→ **EXERCISE GOAL**:
Please answer from the faculty profiles: at which university did Ralf Brüggemann earn his doctoral degree, and in what year?

>> start PASSAGE SHOWN

Dr. Luna Bellani
Dr. Luna Bellani is an applied microeconomist, specialising in welfare economics. She took up the position of Junior Professor for Public Economics at the University of Konstanz in October 2013. Before this, she was a postdoctoral research fellow at the Centre for Population, Poverty and Public Policy Studies (CEPS/INSTEAD, Luxembourg), where she obtained a grant from the FNR (National Research Fund) for a project on "Intergenerational Transmission of Poverty and Human Capital Formation". She completed her PhD in Economics at Bocconi University, Milan, in June 2011. Her research covers a wide range of topics in the field of public economics, which she analyses both theoretically and empirically.
Research interests: welfare economics, applied microeconomics, applied microeconometrics.
Junior Professor for Public Economics
Prof. Dr. Ralf Brüggemann
Prof. Dr. Ralf Brüggemann obtained his doctoral degree from the Humboldt University Berlin in 2003. Before taking up the Chair of Statistics and Econometrics in October 2007, he was co-head of the research project on "Unit Roots and Cointegration" within the Collaborative Research Centre "Economic Risk" (SFB 649) at the HU Berlin. In addition, he taught at Mannheim University in 2006/2007 and was a postdoctoral fellow at the European University Institute, Florence in 2003/2004. His research focuses on econometric methods for the analysis of (multiple) time series and related empirical applications. He has published in international journals including the Journal of Econometrics and the Journal of Applied Econometrics.

>> end PASSAGE SHOWN
>> start DATA SUPPLIED

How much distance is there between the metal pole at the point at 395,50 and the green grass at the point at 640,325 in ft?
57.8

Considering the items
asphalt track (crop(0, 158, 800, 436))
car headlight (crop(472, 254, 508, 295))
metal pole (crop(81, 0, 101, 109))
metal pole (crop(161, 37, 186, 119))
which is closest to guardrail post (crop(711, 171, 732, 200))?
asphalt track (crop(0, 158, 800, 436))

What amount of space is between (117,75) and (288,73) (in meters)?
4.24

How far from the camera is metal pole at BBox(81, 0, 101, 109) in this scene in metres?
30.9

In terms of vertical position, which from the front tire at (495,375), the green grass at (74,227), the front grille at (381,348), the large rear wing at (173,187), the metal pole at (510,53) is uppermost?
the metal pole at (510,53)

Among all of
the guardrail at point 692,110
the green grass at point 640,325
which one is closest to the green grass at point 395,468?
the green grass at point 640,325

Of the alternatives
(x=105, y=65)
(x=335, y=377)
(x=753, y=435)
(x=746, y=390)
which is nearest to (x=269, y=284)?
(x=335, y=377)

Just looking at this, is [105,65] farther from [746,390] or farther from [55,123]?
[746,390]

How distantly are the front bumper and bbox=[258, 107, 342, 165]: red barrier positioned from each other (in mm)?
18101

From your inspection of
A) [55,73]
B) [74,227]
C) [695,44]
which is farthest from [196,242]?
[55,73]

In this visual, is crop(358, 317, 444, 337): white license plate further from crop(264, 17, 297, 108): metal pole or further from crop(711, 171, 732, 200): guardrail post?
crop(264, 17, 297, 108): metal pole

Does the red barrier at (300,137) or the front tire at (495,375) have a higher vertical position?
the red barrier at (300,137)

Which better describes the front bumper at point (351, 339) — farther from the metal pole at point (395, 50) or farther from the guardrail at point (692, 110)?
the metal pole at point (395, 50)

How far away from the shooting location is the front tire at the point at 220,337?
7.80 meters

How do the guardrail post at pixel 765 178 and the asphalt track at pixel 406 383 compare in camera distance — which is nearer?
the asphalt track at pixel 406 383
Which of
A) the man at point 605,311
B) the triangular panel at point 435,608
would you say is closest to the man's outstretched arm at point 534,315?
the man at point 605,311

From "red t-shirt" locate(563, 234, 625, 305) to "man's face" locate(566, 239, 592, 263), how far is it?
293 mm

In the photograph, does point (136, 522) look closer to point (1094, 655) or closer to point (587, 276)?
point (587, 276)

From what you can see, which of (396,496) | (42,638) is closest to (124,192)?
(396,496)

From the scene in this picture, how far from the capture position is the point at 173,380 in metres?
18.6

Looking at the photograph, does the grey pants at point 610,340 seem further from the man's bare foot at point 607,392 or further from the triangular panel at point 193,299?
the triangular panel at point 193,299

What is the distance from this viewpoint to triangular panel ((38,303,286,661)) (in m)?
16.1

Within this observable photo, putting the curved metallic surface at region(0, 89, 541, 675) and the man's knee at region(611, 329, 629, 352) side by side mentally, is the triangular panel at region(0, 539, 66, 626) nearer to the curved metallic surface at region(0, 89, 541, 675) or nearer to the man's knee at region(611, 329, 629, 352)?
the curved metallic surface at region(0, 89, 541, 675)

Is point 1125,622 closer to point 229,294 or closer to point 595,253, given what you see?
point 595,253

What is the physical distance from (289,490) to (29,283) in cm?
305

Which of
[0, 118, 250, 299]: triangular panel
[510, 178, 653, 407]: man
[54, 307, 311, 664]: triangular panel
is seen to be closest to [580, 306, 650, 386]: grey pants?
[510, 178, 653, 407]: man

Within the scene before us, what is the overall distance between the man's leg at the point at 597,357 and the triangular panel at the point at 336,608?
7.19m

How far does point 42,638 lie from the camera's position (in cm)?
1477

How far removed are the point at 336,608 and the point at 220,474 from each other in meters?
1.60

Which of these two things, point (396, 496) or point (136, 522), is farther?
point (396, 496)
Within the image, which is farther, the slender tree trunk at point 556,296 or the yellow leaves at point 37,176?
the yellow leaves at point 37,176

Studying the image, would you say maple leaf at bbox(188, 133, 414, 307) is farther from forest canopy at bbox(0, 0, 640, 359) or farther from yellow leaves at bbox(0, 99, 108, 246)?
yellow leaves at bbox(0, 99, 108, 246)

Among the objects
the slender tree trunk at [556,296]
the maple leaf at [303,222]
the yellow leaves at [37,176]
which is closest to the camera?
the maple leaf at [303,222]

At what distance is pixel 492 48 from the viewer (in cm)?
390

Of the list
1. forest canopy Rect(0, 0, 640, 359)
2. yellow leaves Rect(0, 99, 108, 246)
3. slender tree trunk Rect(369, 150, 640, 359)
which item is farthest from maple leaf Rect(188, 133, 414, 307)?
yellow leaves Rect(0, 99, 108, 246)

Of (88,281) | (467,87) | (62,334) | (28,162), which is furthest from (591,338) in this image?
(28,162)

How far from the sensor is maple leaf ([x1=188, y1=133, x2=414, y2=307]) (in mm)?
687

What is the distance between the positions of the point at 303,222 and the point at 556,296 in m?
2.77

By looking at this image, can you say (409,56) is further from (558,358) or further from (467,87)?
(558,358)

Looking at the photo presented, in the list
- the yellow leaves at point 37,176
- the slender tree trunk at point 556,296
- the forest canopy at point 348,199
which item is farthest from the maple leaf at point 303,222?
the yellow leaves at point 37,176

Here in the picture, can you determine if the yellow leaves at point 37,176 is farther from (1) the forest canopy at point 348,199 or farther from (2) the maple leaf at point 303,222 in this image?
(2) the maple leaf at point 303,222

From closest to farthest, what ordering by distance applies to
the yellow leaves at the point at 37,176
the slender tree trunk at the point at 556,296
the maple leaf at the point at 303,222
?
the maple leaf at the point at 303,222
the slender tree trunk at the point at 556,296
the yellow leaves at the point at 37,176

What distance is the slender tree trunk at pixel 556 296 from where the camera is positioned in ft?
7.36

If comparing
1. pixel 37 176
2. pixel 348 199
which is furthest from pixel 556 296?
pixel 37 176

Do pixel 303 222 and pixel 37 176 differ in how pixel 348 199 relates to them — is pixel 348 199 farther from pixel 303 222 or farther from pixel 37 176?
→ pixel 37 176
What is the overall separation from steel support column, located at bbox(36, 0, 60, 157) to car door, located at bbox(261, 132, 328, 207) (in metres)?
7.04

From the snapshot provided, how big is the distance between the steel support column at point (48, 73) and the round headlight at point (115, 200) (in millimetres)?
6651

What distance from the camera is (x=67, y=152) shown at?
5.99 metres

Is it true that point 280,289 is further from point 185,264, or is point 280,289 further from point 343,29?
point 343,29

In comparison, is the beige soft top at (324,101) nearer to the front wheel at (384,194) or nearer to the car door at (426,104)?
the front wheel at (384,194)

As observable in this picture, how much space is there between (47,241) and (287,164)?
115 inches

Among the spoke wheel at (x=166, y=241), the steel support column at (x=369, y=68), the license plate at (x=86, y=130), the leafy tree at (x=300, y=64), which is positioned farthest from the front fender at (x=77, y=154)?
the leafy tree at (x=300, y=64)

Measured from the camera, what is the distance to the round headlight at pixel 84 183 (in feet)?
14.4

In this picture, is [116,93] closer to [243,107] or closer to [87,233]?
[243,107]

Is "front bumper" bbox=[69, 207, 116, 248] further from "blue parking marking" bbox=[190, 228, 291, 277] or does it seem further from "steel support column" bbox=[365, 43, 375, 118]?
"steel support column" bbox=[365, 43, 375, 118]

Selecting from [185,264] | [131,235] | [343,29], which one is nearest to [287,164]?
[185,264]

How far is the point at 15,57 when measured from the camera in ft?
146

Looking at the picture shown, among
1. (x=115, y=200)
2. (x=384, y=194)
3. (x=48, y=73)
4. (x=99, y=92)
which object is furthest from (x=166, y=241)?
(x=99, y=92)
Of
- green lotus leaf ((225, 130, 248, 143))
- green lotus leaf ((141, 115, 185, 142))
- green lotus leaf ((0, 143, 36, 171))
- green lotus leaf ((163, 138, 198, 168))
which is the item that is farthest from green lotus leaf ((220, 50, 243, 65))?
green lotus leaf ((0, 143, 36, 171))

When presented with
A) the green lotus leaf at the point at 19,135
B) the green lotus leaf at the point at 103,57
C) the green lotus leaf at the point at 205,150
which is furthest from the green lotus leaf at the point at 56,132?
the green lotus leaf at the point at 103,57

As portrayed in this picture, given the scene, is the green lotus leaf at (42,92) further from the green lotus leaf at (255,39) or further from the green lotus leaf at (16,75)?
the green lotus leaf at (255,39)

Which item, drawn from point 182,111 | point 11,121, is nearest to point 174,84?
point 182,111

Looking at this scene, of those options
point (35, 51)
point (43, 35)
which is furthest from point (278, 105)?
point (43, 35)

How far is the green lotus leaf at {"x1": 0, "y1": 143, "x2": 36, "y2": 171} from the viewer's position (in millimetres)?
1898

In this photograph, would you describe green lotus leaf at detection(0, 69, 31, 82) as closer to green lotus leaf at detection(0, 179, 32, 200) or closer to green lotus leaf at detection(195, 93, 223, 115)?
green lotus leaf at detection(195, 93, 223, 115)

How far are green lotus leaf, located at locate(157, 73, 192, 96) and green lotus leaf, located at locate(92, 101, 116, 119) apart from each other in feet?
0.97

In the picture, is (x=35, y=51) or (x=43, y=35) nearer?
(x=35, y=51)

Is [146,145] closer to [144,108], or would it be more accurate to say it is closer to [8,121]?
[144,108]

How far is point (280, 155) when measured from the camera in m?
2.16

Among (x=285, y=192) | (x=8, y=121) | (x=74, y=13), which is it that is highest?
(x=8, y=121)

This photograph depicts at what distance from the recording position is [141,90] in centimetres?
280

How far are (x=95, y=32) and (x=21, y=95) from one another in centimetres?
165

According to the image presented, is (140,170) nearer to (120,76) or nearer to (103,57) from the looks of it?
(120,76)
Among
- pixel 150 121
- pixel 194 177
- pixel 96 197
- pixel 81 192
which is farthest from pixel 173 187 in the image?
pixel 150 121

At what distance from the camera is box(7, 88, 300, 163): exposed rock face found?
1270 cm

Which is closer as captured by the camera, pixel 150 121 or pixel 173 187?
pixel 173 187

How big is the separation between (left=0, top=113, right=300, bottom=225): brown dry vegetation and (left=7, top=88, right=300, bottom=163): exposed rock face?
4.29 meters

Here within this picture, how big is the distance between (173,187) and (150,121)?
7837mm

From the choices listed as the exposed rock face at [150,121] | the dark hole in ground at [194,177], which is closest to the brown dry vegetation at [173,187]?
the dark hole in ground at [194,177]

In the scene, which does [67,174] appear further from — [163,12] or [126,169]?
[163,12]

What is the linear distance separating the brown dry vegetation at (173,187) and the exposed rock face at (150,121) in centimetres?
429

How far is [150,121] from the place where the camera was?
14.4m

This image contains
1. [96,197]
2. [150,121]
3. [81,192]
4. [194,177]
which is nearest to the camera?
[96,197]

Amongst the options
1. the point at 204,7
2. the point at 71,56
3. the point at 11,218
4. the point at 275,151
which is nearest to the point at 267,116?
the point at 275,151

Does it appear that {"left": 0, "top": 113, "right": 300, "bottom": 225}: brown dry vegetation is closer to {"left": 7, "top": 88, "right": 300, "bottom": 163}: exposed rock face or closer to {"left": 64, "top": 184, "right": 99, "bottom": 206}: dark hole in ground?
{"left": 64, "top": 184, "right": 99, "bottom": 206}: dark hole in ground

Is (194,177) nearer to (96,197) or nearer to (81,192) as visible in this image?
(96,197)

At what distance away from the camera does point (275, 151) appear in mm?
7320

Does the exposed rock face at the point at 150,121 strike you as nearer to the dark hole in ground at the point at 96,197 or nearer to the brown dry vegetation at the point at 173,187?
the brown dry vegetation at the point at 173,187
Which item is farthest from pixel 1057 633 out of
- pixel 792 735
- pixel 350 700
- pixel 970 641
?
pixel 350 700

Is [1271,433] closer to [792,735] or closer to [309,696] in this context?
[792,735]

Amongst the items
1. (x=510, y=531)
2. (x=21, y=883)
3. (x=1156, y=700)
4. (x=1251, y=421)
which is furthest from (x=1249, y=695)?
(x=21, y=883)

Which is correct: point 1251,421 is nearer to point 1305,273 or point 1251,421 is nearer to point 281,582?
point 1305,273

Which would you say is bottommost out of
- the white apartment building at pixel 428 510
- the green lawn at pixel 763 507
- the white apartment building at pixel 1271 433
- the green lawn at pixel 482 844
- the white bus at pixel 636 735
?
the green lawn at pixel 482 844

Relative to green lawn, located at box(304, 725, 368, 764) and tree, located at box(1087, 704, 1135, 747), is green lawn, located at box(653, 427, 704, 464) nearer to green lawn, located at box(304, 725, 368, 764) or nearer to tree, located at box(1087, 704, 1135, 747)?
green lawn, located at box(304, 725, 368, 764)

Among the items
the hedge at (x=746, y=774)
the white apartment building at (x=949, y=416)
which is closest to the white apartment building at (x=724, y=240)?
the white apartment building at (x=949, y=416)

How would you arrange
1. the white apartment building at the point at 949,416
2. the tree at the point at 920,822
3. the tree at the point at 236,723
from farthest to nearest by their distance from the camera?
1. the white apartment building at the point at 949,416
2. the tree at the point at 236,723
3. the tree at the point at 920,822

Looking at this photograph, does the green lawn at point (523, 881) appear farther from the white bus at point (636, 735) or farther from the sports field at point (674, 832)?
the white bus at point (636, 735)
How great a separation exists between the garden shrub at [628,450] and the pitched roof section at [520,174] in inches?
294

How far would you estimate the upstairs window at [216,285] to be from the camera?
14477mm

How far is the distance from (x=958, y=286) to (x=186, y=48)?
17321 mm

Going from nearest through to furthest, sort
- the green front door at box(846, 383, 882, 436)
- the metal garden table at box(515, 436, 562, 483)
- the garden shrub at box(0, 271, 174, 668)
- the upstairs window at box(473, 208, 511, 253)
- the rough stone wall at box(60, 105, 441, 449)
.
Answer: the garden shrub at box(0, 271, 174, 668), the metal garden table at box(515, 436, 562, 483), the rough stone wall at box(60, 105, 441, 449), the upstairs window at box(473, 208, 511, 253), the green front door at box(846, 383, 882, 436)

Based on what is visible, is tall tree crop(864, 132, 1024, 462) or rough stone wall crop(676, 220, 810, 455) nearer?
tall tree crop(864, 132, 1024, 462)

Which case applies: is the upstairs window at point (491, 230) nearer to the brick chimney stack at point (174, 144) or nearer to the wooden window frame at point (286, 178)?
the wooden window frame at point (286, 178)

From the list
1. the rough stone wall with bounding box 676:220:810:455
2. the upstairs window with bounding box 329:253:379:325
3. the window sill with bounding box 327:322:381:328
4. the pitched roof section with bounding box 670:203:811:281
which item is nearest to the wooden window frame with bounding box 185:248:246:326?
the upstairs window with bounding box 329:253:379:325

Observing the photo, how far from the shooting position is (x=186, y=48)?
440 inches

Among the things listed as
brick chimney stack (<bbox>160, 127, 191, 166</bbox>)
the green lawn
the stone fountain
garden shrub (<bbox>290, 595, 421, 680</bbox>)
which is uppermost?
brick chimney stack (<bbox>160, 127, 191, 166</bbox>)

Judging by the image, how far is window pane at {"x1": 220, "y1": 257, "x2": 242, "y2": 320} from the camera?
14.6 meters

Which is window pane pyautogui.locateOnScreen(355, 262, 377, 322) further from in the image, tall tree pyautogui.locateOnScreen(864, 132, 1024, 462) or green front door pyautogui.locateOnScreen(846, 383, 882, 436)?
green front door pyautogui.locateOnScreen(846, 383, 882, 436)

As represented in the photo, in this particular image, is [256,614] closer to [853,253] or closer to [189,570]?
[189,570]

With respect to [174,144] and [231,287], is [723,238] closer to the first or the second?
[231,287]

>> end DATA SUPPLIED

→ **THE RESPONSE**:
Humboldt University Berlin, in 2003.